→ EXERCISE TASKS:
- a) Rewrite the stretch of the Charles L. Moses biography from "- Died: October" through "representative from Georgia.", changing "politician" to "statesman".
- b) Answer these questions from the Charles L. Moses biography:
(i) From which university did Moses graduate, and in what year?
(ii) Where is Moses buried?
(iii) To which Congresses was Moses elected as a Democrat?

→ PASSAGE SHOWN:
**********

Member of the Georgia House of Representatives
- In office 1900–1904

Personal details
- Born: May 2, 1856 Turin, Georgia, U.S.
- Died: October 10, 1913 (aged 57) Atlanta, Georgia, U.S.
- Resting place: Oak Hill Cemetery Newnan, Georgia, U.S.

= Charles L. Moses =

American politician

Charles Leavell Moses (May 2, 1856 - October 10, 1913) was a U.S. representative from Georgia.

Born near Turin, Georgia, Moses attended small country schools and ultimately graduated from Mercer University, Macon, Georgia, in 1876. He later engaged in teaching and agricultural pursuits.
For several years he served as principal of the Newnan Academy for Boys.
After 1886, he devoted his time exclusively to agricultural interests, and was also involved in the Farmers' Alliance.

Moses was elected as a Democrat to the Fifty-second, Fifty-third, and Fifty-fourth Congresses (March 4, 1891 – March 3, 1897).

**********

→ MATERIAL SUPPLIED:
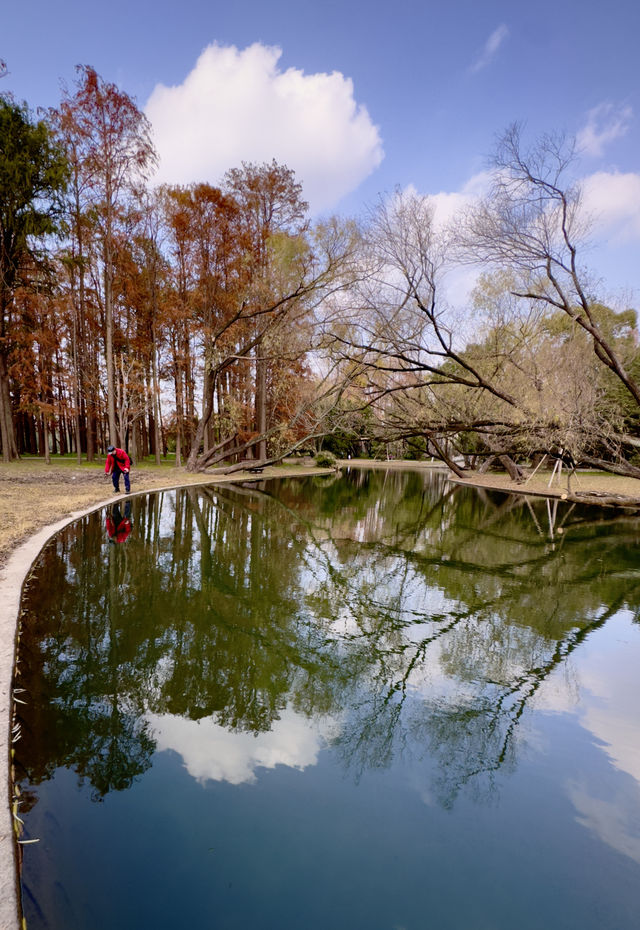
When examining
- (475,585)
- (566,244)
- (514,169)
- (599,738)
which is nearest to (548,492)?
(566,244)

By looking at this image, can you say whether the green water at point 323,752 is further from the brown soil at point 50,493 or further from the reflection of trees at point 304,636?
the brown soil at point 50,493

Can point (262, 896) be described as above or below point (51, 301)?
below

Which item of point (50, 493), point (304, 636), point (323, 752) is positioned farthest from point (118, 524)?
point (323, 752)

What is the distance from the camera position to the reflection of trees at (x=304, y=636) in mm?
3439

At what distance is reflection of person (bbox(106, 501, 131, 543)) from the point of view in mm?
9129

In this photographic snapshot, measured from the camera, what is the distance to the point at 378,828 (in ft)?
8.75

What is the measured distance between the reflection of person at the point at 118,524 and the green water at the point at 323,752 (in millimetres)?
1737

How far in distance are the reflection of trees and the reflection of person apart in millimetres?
271

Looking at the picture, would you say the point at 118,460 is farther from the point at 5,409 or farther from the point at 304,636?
the point at 5,409

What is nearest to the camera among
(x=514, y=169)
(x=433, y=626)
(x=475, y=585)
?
(x=433, y=626)

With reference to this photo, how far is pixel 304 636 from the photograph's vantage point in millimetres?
5188

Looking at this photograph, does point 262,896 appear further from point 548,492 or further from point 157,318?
point 157,318

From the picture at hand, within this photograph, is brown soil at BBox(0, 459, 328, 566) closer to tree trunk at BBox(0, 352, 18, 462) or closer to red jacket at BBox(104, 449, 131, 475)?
red jacket at BBox(104, 449, 131, 475)

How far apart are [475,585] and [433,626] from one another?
6.72ft
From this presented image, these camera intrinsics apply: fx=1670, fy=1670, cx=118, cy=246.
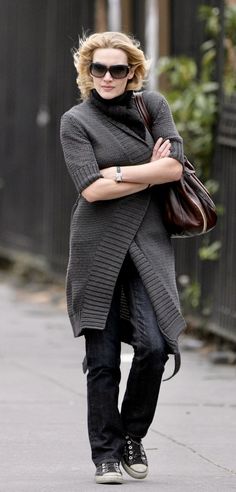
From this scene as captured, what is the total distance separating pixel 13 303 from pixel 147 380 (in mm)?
8147

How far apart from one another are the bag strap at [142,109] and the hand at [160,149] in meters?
0.11

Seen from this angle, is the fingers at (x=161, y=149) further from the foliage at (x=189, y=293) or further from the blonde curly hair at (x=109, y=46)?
the foliage at (x=189, y=293)

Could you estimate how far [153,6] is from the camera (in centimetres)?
1348

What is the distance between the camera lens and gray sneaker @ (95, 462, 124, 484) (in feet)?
22.5

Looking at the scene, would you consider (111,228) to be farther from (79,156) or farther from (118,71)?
(118,71)

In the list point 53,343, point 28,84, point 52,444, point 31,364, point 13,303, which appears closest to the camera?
point 52,444

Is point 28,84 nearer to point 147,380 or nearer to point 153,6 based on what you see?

**********

→ TASK SOLUTIONS:
- a)
- Died: October 10, 1913 (aged 57) Atlanta, Georgia, U.S.
- Resting place: Oak Hill Cemetery Newnan, Georgia, U.S.

= Charles L. Moses =

American statesman

Charles Leavell Moses (May 2, 1856 - October 10, 1913) was a U.S. representative from Georgia.

- b)
(i) Mercer University, Macon, Georgia, in 1876
(ii) Oak Hill Cemetery, Newnan, Georgia, U.S.
(iii) The Fifty-second, Fifty-third, and Fifty-fourth Congresses